TOPOGRAPHIC INFLUENCE ON SPATIAL DISTRIBUTION OF PRECIPITATION AND SURFACE TEMPERATURE IN THE CASE OF BAKHMAL DISTRICT, JIZZAKH REGION
DOI:
https://doi.org/10.55640/Keywords:
Bakhmal District; Jizzakh Region; Land Surface Temperature (LST); MODIS MOD11A2; CHIRPS precipitation; SRTM DEM; elevation gradient; temperature lapse rate; topographic effects; hydrothermal regime.Abstract
This study quantifies the topographic control on the spatial distribution of surface temperature and precipitation in the Bakhmal District of the Jizzakh Region, Uzbekistan. We combined MODIS LST (MOD11A2, 2001–2024), the SRTM DEM, and CHIRPS daily precipitation to (i) derive annual mean Land Surface Temperature (LST), (ii) stratify the terrain into elevation belts, and (iii) evaluate the roles of elevation and slope in shaping hydrothermal patterns.
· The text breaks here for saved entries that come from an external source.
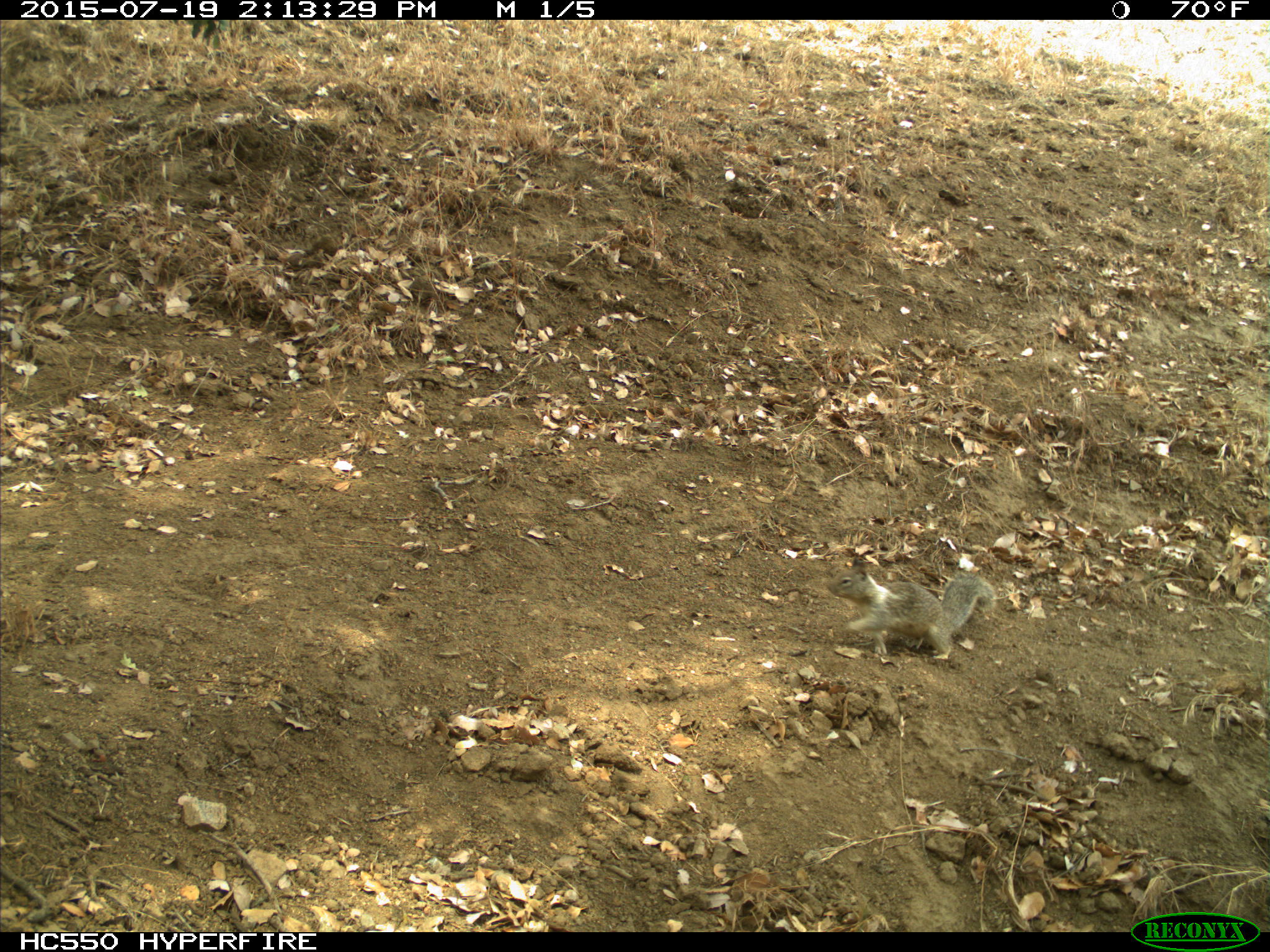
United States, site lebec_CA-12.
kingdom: Animalia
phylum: Chordata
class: Mammalia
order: Rodentia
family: Sciuridae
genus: Otospermophilus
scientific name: Otospermophilus beecheyi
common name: california ground squirrel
Annual mean LST ranged from ~17 to 22 °C, whereas annual precipitation varied between ~315 and 720 mm yr⁻¹. A strong inverse temperature lapse was detected: the linear model LST = 30.57 – 0.00696·Elevation (°C; Elevation in m) explained 90.4% of LST variance (R²=0.9039), equivalent to ~0.70 °C cooling per 100 m rise in elevation. In contrast, the relationship between mean precipitation and slope was weak (R²=0.0169), with a fitted line P = 500.11 + 2.88·Slope (mm; Slope in degrees), indicating that synoptic circulation and moisture pathways likely dominate over local slope effects at this scale. The results demonstrate that elevation is the primary determinant of thermal gradients in Bakhmal, while precipitation responds only marginally to relief. The framework provides transferable evidence for agroclimatic zoning, drought-risk screening, and terrain-aware land management in semi-arid mountain foothills of Central Asia.